TRY IT>
All that is needed is the line containing "Copertina del libro" and the lines after it to the end of the material, written out exactly, pictures left aside.
Start of EXERCISE INPUTS
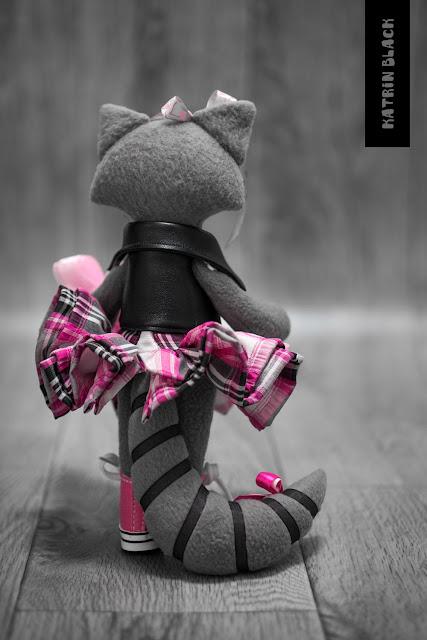 Интерьерная игрушка - енот в косухе и розовых кедах. Игрушка ручной работы.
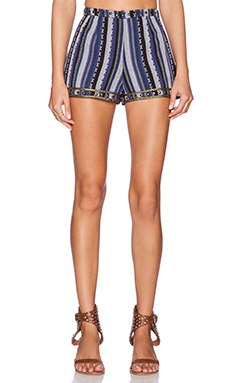 Tularosa Nikki Short in Navy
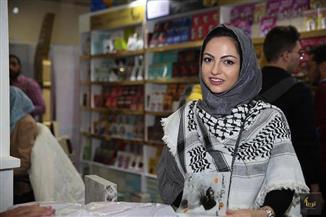 """الفلسطينية نور المولا: الحروب أساسها العنصرية وهي ما أكتب عنه """"في مثل هذا العمر"""""""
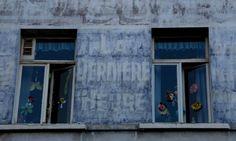 La Dernière Heure sur la façade d'un ancien vendeur de journaux (Uccle -Bruxelles -Belgique)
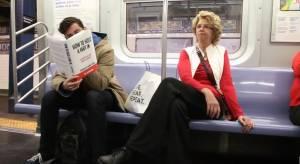 Copertina del libro imbarazzante: la reazione della gente
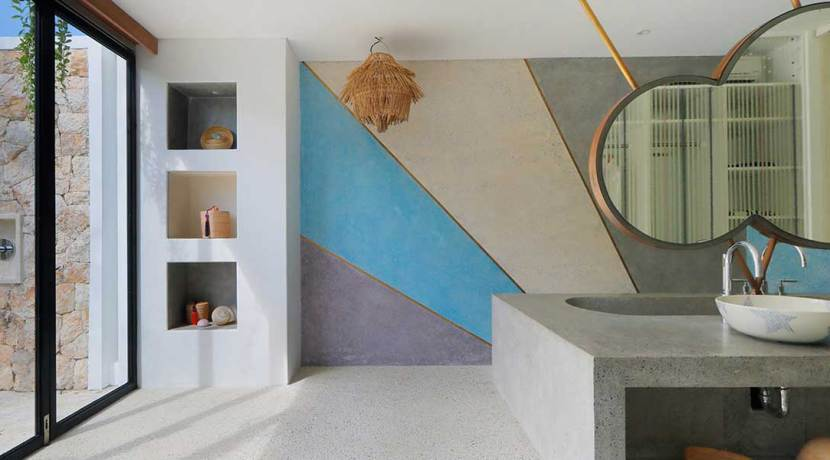 31.-Villa-Seascape---Downstairs-double-suite-bathroom-features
End of EXERCISE INPUTS
RESULT>
 Copertina del libro imbarazzante: la reazione della gente
 31.-Villa-Seascape---Downstairs-double-suite-bathroom-features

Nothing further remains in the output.